REQUIRED ACTIONS:
a – Which days in the table of the decision tree walkthrough have "Yes" under "Play outside?"
b – In the decision tree walkthrough, which column is the label the tree is meant to learn?

## BEGIN DOCUMENT SECTION

Clean the table, encode features, hold out one day for testing, compute entropy and information gain by hand, fit a decision tree, score the test row, then compare with an equivalent deeper “Sunny → Wind” rule set.
Everything below hangs on this one supervised problem. Rows are past days; columns Sky and Wind strong? are inputs; Play outside? is the label we want the tree to learn. After training, a new day’s sky and wind will be dropped at the root and routed to a leaf — that leaf is the prediction.
Step 1 · Supervised setup
Supervised learning means every training row includes the correct answer y (here, play or not). The job of the tree is to memorize patterns that generalize: if we only memorized row IDs, a new day would be hopeless. Instead we memorize questions on Sky and Wind that reproduce the labels on the training table.
Step 2 · The dataset
Two inputs keep the arithmetic human-sized. “Wind strong?” is Yes/No. Sky uses three categories — but every split in a binary tree only compares one condition at a node (for example “is it sunny?” vs “not sunny,” which groups cloud and rain together for that decision).
| Day | Sky | Wind strong? | Play outside? |
|---|---|---|---|
| 1 | Sunny | No | Yes |
| 2 | Sunny | Yes | No |
| 3 | Rain | No | Yes |
| 4 | Rain | Yes | No |
| 5 | Cloudy | No | Yes |
| 6 | Cloudy | Yes | No |
The full pipeline below treats this table as the only source of truth: we clean and encode it, hold out one day, then use entropy and information gain exactly as in ID3/CART lectures to justify which question belongs at the root.

## END DOCUMENT SECTION
## BEGIN SUPPLIED MATERIAL

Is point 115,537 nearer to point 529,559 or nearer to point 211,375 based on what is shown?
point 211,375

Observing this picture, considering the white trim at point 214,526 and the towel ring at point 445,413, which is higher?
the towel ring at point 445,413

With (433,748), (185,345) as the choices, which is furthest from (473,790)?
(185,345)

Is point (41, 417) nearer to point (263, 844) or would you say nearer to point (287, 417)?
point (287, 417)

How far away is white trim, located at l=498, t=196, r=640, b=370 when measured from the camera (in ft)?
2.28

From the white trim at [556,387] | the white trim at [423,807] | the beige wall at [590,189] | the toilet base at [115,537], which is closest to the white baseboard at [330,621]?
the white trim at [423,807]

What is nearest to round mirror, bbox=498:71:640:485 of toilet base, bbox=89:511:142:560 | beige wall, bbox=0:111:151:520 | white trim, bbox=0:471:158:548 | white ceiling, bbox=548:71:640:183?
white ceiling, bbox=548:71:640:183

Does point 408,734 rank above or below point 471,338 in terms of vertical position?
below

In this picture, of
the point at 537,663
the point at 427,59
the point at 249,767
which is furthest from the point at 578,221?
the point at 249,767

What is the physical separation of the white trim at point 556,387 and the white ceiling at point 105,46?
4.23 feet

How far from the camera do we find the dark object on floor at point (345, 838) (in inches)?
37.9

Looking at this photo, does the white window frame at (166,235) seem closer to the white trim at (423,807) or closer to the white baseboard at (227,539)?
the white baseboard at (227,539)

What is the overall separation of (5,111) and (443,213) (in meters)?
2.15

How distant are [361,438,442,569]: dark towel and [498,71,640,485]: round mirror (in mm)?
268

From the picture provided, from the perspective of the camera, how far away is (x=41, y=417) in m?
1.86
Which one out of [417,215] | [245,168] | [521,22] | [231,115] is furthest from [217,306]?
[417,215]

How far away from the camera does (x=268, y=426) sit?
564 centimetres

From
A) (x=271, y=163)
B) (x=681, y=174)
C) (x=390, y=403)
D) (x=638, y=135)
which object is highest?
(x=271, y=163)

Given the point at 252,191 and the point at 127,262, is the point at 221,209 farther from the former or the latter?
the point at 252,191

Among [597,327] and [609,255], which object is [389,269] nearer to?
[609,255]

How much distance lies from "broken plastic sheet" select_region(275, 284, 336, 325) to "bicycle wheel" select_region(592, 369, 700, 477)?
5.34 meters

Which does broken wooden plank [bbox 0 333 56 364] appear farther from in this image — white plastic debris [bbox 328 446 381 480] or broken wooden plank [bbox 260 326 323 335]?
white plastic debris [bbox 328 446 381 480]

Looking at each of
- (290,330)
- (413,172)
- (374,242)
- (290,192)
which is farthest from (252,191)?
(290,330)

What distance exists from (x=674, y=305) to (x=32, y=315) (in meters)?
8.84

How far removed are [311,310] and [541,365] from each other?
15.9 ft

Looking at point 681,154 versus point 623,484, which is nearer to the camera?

## END SUPPLIED MATERIAL

TASK-BY-TASK SOLUTIONS:
a – Days 1, 3, and 5

b – Play outside?